Do you have a strategy for picking a winner? I didn’t until now.
Whether you are researching your own stock to set a Target price, or going off an analyst opinion, you should always have an expected target or gain in mind. Some investors are looking for that 8% to 10% gain per year, and some are looking for more than that or are maybe even satisfied with less.
Prior to working on this post, I had not defined my exact calculations but usually what I did was factor in commissions first, and then find out how much the stock has to go up to hit 10%, 20%, 30%. Then I try to figure out if these expectations are reasonable.
Has the stock ever been that high? How recently was it close to my target? Is the stock trending upwards?
What is my risk? This should be at or close to my Sell stop price and my sell stop price is based on a previous
bounce/inflection in the market.
Now I’m trying to refine my stock choosing strategy, it’s always just been in my head. Sometimes I would not go through all the checkpoints before buying a stock either because I didn’t have time or I was acting on impulse. Trading isn’t a game, you can have fun with it but it should be more systematic to be successful.

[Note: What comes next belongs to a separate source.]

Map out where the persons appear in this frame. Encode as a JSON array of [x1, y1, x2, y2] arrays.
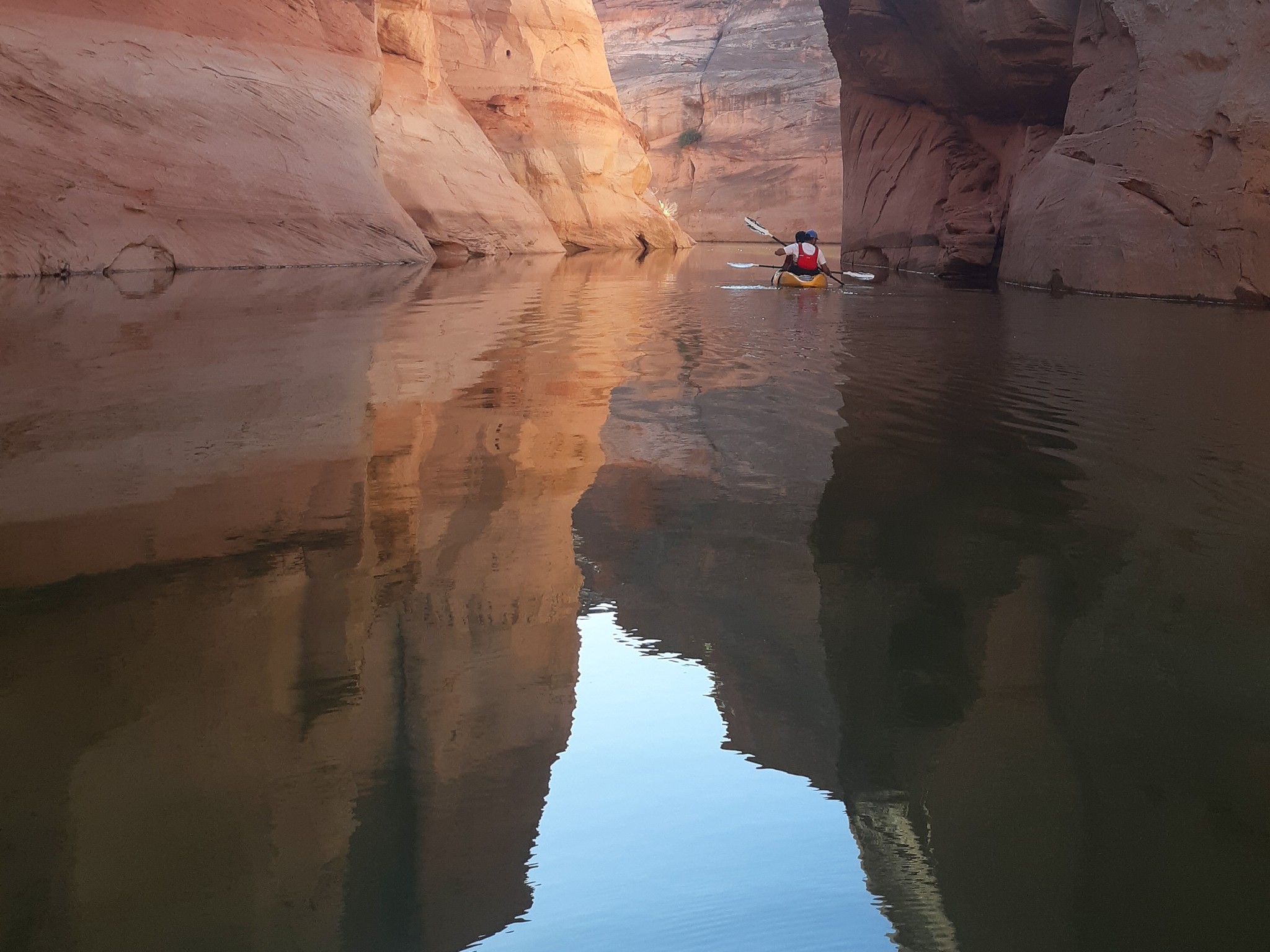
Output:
[[775, 230, 832, 277]]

In addtion, I like to use stock screening tools to help me.
Here is my first draft:
- Stock must have a reasonable expectation of a 20% gain within 6 months to a year. This isn’t being greedy. Bigger gains offset unexpected losses.
- Stocks with higher dividends are more favorable if the expected gain is lower. These are places where I may park my money until something better comes up.
- Stock must be trending upwards. It’s hard to win by buying a stock that is tumbling. It’s like catching a falling knife although there are times when you can catch them at the right time. I think this should be done only if the entire market is going down for the day or week or whatever, because we know that there might be some discounts to take advantage of.
- Finding a Sell stop should be easy by using a recent(within 6 months) price.
- Reward to Risk ratio should be 3 to 1. For every $100 that I may lose, I’m expecting to gain $300. For example, if a stock is priced at $100, and the expected target is $130, and sell stop is $90. That’s $30/$10 = 3
- Positve analyst opinion and price target is favorable.
- Stocks have to pass favorable screening from www.finviz.com and www.stockscores.com
- Average volume should be high enough for me to buy and sell easily.
- Abnormal volume during the day, this would be a major plus if I could not find out what all the buzz was about since it may indicate that only certain people know about a new upside. But if it’s due to something that all investors have been informed about, then it would be less valuable.